Bosco Selvatico es una fragancia que le habla al alma aventurera, al hombre que abraza la naturaleza salvaje y la belleza indómita del aire libre. Es una fragancia absolutamente masculina, pero sofisticada y refinada en su composición. El hombre que viste Bosco Selvatico es un explorador moderno, un viajero que siempre busca nuevas experiencias y se nutre de la emoción del descubrimiento. Es confiado y seguro de sí mismo, con un encanto rudo que atrae a los demás hacia él como polillas a la llama.
Las notas altas de bergamota y lima en Bosco Selvatico son como un estallido de sol en una mañana fresca, despertando los sentidos y vigorizando el espíritu. La bergamota, con su aroma cítrico y ligeramente floral, añade un toque de elegancia y sofisticación a la fragancia, mientras que la lima inyecta una frescura picante que eleva el alma y aporta una sensación de alegría a quien la huele en el aire. Estas notas altas preparan el escenario para el viaje olfativo que está a punto de desarrollarse, preparando al usuario para la aventura que le espera.

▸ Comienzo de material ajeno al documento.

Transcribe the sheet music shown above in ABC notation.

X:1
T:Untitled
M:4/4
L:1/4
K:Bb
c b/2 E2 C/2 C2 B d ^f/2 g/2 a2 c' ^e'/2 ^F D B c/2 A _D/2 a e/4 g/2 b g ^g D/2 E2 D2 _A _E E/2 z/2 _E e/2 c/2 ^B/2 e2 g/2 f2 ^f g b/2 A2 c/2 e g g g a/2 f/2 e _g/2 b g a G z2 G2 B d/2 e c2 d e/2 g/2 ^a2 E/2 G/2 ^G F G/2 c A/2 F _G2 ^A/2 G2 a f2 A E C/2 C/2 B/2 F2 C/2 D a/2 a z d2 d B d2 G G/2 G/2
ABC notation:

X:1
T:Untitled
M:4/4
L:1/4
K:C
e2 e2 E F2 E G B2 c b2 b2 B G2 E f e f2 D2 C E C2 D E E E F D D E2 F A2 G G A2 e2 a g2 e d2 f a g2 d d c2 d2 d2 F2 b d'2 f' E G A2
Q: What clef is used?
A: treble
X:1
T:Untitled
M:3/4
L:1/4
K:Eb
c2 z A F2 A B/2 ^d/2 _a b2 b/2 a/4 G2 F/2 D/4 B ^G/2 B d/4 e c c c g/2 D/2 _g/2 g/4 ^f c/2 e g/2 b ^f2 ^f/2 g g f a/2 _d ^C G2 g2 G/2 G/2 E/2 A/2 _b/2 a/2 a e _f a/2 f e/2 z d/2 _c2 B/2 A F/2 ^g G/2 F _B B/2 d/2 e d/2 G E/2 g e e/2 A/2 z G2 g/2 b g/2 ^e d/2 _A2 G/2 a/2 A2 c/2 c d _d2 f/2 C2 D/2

A medida que profundizamos en el corazón de Bosco Selvatico, encontramos la intrigante mezcla de Neroli, Salvia y Vetiver. El neroli, con su aroma dulce y floral, añade un toque de sensualidad y calidez a la fragancia, envolviendo a quien lo porta en un reconfortante abrazo que perdura en la piel como una caricia de amante. La salvia, con sus notas herbáceas y ligeramente especiadas, aporta una sensación de tierra y conexión a tierra a la composición, recordando al usuario su conexión con el mundo natural y la sabiduría que se puede obtener de los antiguos espíritus que lo habitan. El vetiver, con sus matices ahumados y amaderados, añade un toque de misterio y atractivo a la fragancia, evocando visiones de bosques sombríos y senderos ocultos que conducen a tesoros escondidos.
Finalmente, llegamos a las notas de fondo de Gálbano y Musgo de Roble, que anclan a Bosco Selvatico en un abrazo profundo y primario que es tan embriagador como seductor. El gálbano, con su aroma verde y resinoso, añade un toque de misterio e intriga a la fragancia, como el susurro de un secreto que sólo se comparte entre espíritus afines. Oakmoss, con su aroma terroso y musgoso, aporta una sensación de sabiduría antigua y fuerza eterna a la composición, recordando al usuario la belleza eterna del mundo natural y el poder que reside en él.
Juntas, estas notas se combinan para crear una experiencia sensorial verdaderamente única e inolvidable, que define a la persona que viste Bosco Selvatico como un hombre de distinción y carácter. Es un aventurero moderno, un poeta de los sentidos que encuentra belleza y maravillas en el mundo que lo rodea. Es un hombre que no tiene miedo de abrazar su lado salvaje, deleitarse con la belleza indómita del aire libre y buscar nuevas experiencias con un corazón abierto y una mente curiosa. Bosco Selvatico es su compañero olfativo en este viaje, una oda fragante al espíritu de libertad y exploración que late en su corazón y lo guía en su camino por la vida.